• **Directions**: Below are several records. Retype exactly those lines running from the one with "safejournalists.net" through the one with "Art.-Nr. Item no. |", end lines included, and no others.

Records from a data collection
----

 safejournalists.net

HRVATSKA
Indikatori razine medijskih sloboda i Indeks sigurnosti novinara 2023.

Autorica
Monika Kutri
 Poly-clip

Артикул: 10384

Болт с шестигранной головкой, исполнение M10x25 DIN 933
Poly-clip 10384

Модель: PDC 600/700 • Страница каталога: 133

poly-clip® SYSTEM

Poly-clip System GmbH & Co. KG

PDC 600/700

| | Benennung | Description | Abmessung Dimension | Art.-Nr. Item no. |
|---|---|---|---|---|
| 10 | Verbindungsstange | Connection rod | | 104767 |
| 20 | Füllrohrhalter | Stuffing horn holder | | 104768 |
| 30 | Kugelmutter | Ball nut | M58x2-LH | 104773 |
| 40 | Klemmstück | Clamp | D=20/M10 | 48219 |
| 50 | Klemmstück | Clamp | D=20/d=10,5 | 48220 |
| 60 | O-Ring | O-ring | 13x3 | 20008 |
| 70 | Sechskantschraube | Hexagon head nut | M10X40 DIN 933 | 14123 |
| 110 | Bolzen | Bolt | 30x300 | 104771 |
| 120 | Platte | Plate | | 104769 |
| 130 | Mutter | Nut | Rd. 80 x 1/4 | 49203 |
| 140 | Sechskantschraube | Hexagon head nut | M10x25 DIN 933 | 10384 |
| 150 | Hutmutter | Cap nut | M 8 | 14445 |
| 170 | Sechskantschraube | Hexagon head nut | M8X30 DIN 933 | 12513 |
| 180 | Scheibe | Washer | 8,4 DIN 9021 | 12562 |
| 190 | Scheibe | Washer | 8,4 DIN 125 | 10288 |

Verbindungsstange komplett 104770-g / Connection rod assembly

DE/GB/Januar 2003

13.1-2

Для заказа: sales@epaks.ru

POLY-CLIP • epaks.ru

----

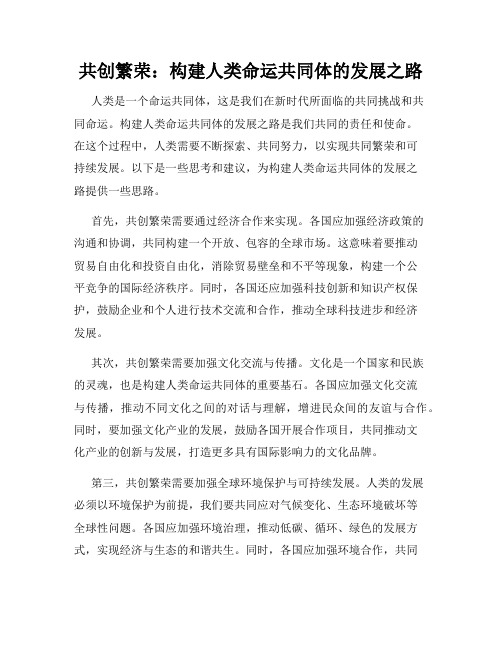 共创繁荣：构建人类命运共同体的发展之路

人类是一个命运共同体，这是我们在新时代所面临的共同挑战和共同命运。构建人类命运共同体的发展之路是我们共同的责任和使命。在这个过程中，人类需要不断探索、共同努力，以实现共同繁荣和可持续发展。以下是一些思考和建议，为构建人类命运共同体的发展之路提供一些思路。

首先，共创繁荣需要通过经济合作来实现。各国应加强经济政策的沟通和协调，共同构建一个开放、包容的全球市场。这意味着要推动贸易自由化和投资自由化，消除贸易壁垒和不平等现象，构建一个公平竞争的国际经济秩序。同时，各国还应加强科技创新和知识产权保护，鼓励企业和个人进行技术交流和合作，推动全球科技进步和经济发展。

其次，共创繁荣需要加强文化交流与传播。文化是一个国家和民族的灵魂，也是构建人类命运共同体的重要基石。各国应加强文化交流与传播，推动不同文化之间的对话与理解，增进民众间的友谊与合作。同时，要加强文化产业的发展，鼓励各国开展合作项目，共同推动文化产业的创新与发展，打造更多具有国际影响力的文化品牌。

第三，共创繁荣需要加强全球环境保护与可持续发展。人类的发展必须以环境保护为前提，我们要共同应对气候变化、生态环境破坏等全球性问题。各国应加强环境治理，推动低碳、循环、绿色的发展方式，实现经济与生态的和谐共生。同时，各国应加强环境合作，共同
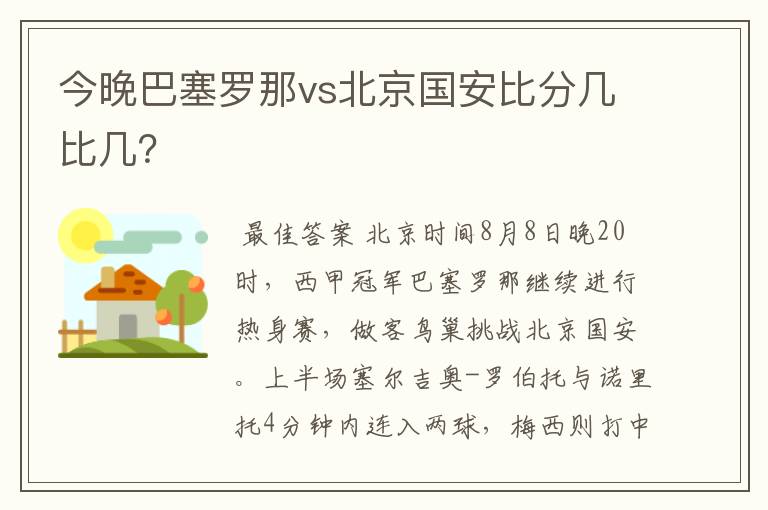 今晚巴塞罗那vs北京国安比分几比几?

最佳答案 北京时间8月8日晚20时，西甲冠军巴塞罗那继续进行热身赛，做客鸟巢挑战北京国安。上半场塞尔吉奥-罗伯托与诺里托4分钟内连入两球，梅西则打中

----

• **Task solution**:
 safejournalists.net

HRVATSKA
Indikatori razine medijskih sloboda i Indeks sigurnosti novinara 2023.

Autorica
Monika Kutri
 Poly-clip

Артикул: 10384

Болт с шестигранной головкой, исполнение M10x25 DIN 933
Poly-clip 10384

Модель: PDC 600/700 • Страница каталога: 133

poly-clip® SYSTEM

Poly-clip System GmbH & Co. KG

PDC 600/700

| | Benennung | Description | Abmessung Dimension | Art.-Nr. Item no. |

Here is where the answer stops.